TASK STATEMENT
Write out the records below again, changing "T-Shirt" to "Hoodie" and keeping everything else the same. Leave out the pictures.

MATERIAL PROVIDED
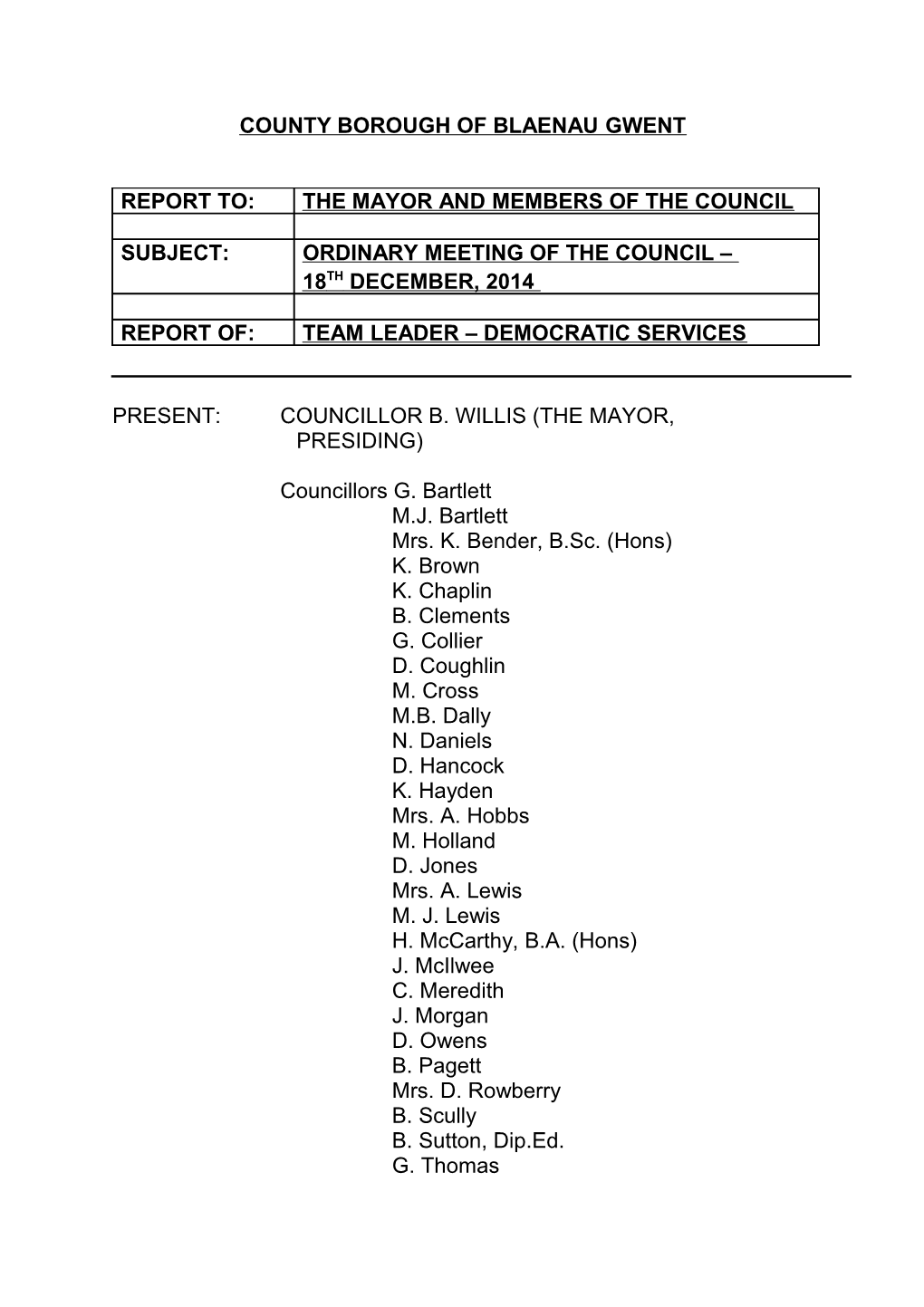 County Borough of Blaenau Gwent s1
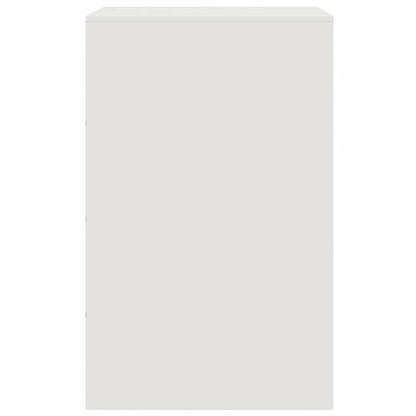 Mesa de cabeceira 34,5x39x62 cm aço branco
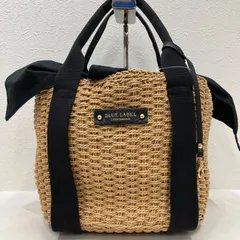 Y6647 BLUE LABEL  CRESTBRIDGE　ブルーレーベル　クレストブリッジ　かごバッグ　トートバッグ　ハンドバッグ　ブラウン×ブラックのサムネイル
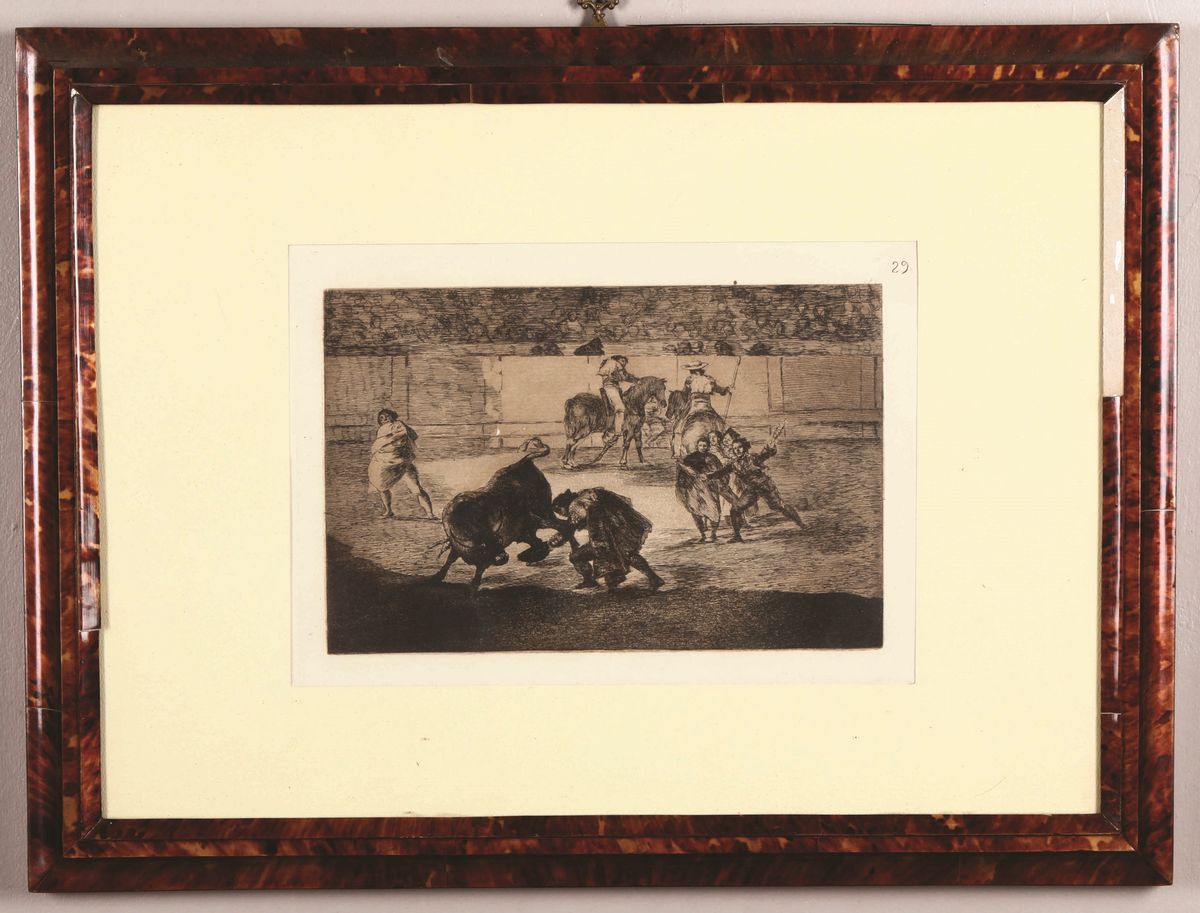 Goya, Franciscotauromachia,due Incisioni e Altre Tre nel Lotto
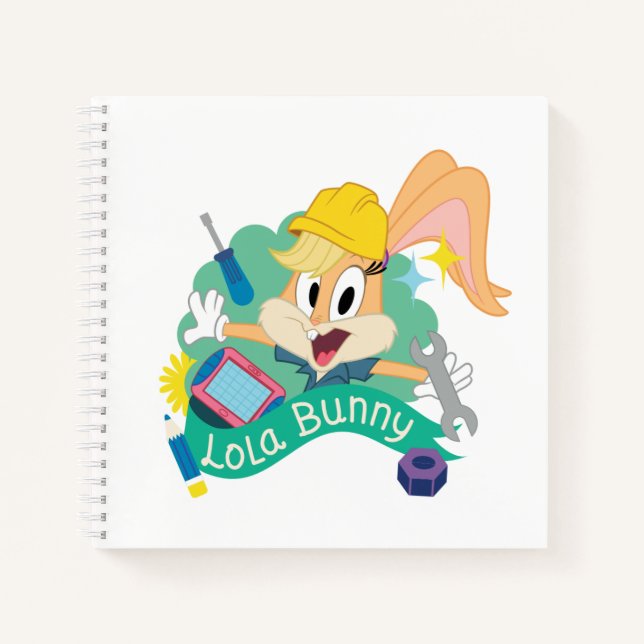 Carnet BUGS BUNNY BUILDERS™| Graphisme de personnage Lola (Devant)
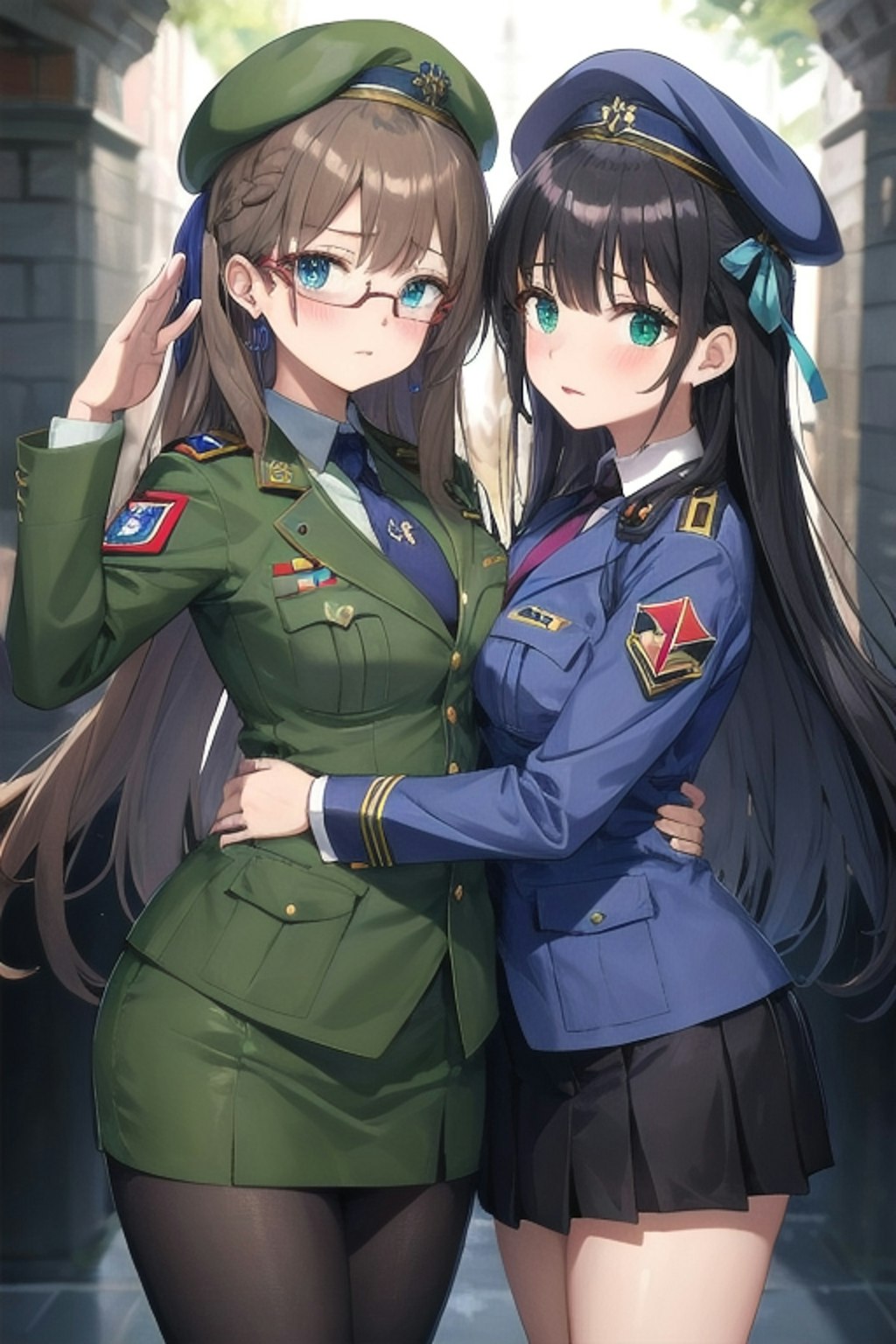 女軍人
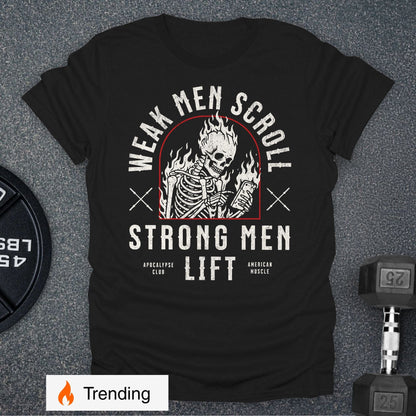 Weak Men Scroll T-Shirt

EXERCISE ANSWER
 County Borough of Blaenau Gwent s1
 Mesa de cabeceira 34,5x39x62 cm aço branco
 Y6647 BLUE LABEL  CRESTBRIDGE　ブルーレーベル　クレストブリッジ　かごバッグ　トートバッグ　ハンドバッグ　ブラウン×ブラックのサムネイル
 Goya, Franciscotauromachia,due Incisioni e Altre Tre nel Lotto
 Carnet BUGS BUNNY BUILDERS™| Graphisme de personnage Lola (Devant)
 女軍人
 Weak Men Scroll Hoodie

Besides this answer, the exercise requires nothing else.